Kill Bill Certification Sub Genre: Action / Crime / Thriller Certificate: [x]x Material in the film appears to risk harm to individuals or to society. Details of violent or dangerous acts, or of illegal drug use, which could cause harm and go against public morals. Any sexual or sexualised violence which may eroticise or endorse sexual assault. Explicit images of sexual activity which cannot be justified by context. Kill Bill: contains frequent, strong, bloody violence, some sexual content and very strong language. Violence is glamorised and made to seem impressive by using well choreographed fight scenes.

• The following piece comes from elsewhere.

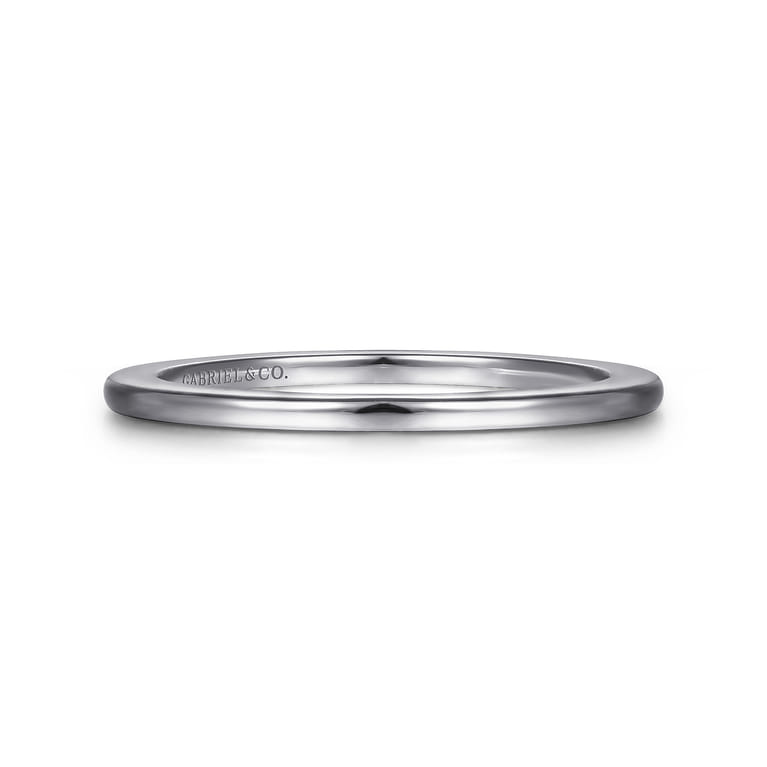 14K White Gold Matching Wedding Band - Shot 1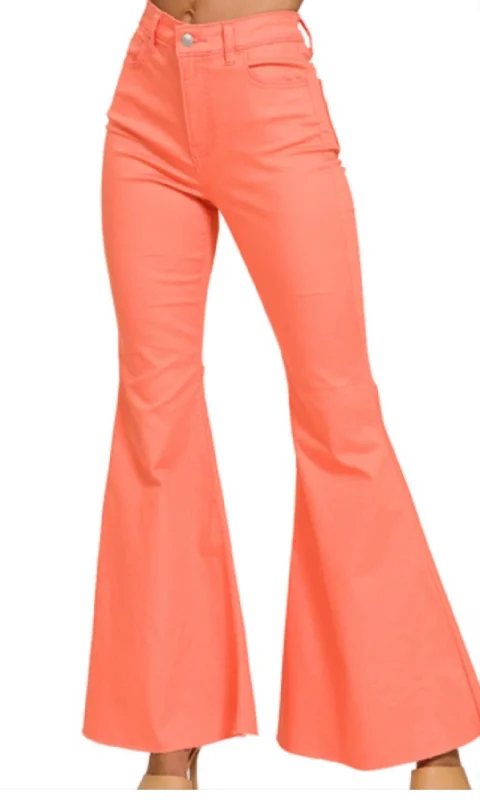 comfy stretch shorts -comfy stretch pants -Bell Bottoms Pant In Coral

Casino Royale Certification Sub Genre: Action / Adventure / Thriller Certificate: [x]x Discriminatory language or behaviour must not be recommended. Misuse of drugs must be infrequent and should not be glamorised. Moderate physical and psychological threat is permitted provided that any disturbing material is not frequent. Dangerous behaviour should not be too graphic or have the potential to be copied, and not appear pain or harm free. Easily accessible weapons should not be glamorised. Moderate language is allowed. The use of strong language (for example, ‘fuck’) must be infrequent. Nudity is allowed, but in a sexual context must be brief and discreet. Any sexual activity must be brief and discreet. Mature themes are acceptable but must be suitable for young teenagers. Moderate violence is allowed but should not be too detailed. There should be no over-emphasis on injuries or blood. Casino Royale: contains mild sequences of violent action (however he is never severely hurt), a brief, mild scene of torture, sexual content and nudity, but not strong in content.
Initial Ideas Research After watching a few Thrillers, I have come up with some ideas for the film we are making an opening title sequence for. One thing which I really liked was having a group of people instead of just one main protagonist. I got this idea from the A-Team or Mission Impossible where the group consists of similar people who have been demoted and fired from their jobs as soldiers or cops or are having to do this secretly for the organisation they work for. As for setting, I was inspired by films such as The Blair Witch Project where it was a natural, wood-like setting with very few props. However, I also like the idea of having it somewhere urban with a big city so that it makes it more ‘thrilling’. I’d like my OTS to be similar to that of The Taking of Pelham 1 2 3 which not only set the scene with an establishing shot, but it also introduced all of the characters within the first minute or so. It meant that you got to see what both the protagonist and antagonists were doing in the lead up to the film’s main narrative event. For a plot device, I had an idea where I thought it would be quite a good plot twist if the protagonists are actually the antagonists, but you don’t find out until the end as the antagonists remain very secretive and hide their identities.